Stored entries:
<<<<

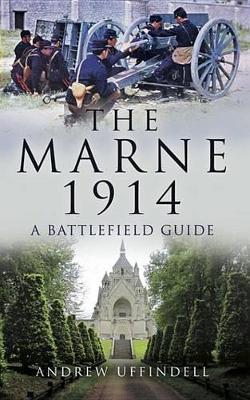 Book cover for The Battle of Marne, 1914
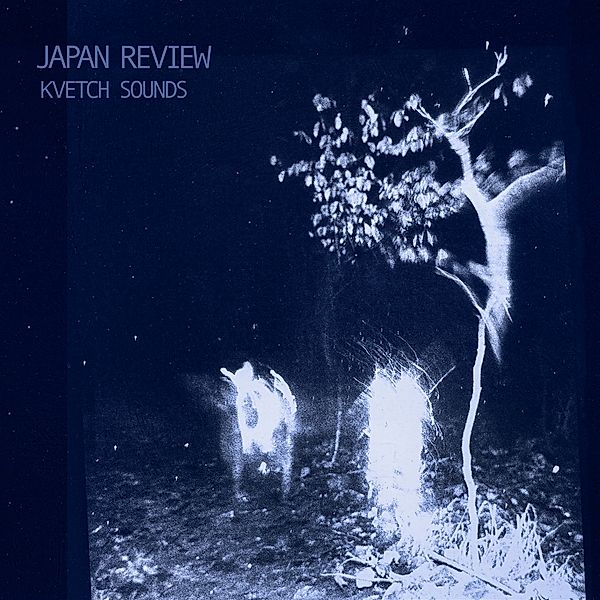 Kvetch Sounds (Eco Colour Vinyl), Japan Review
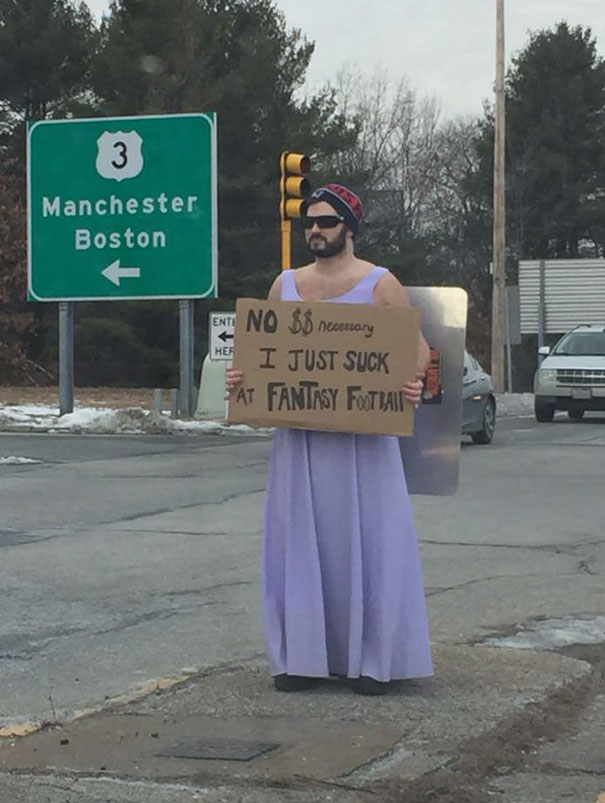 When You Have To Admit You Are Wrong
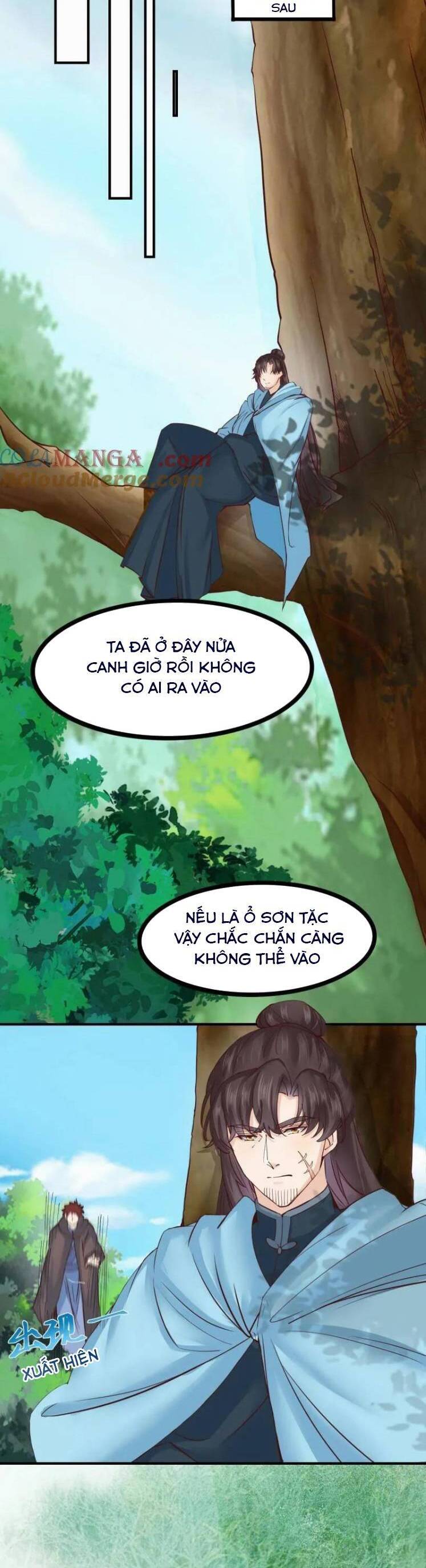 Tuyệt Sắc Quyến Rũ: Quỷ Y Chí Tôn Chapter 653 - Trang 12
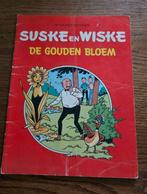 Suske en Wiske - De Gouden Bloem, Boeken, Stripboeken, Eén stripboek, Ophalen of Verzenden, Gelezen, W. Vandersteen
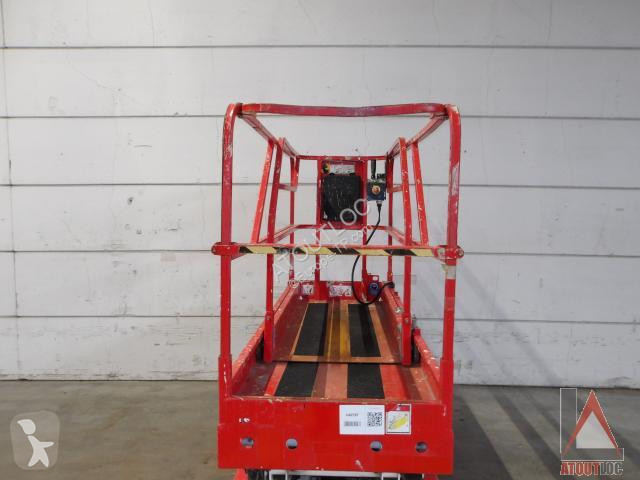 Nacelle Haulotte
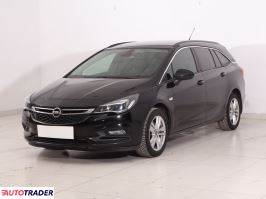 Opel Astra 2018 1.6 134 KM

>>>>

Copy out, word for word, the lines of the records from the first one through the line containing "Tuyệt Sắc Quyến", with both ends included. Leave out the pictures and give only the text of those lines.

## Task output
 Book cover for The Battle of Marne, 1914
 Kvetch Sounds (Eco Colour Vinyl), Japan Review
 When You Have To Admit You Are Wrong
 Tuyệt Sắc Quyến Rũ: Quỷ Y Chí Tôn Chapter 653 - Trang 12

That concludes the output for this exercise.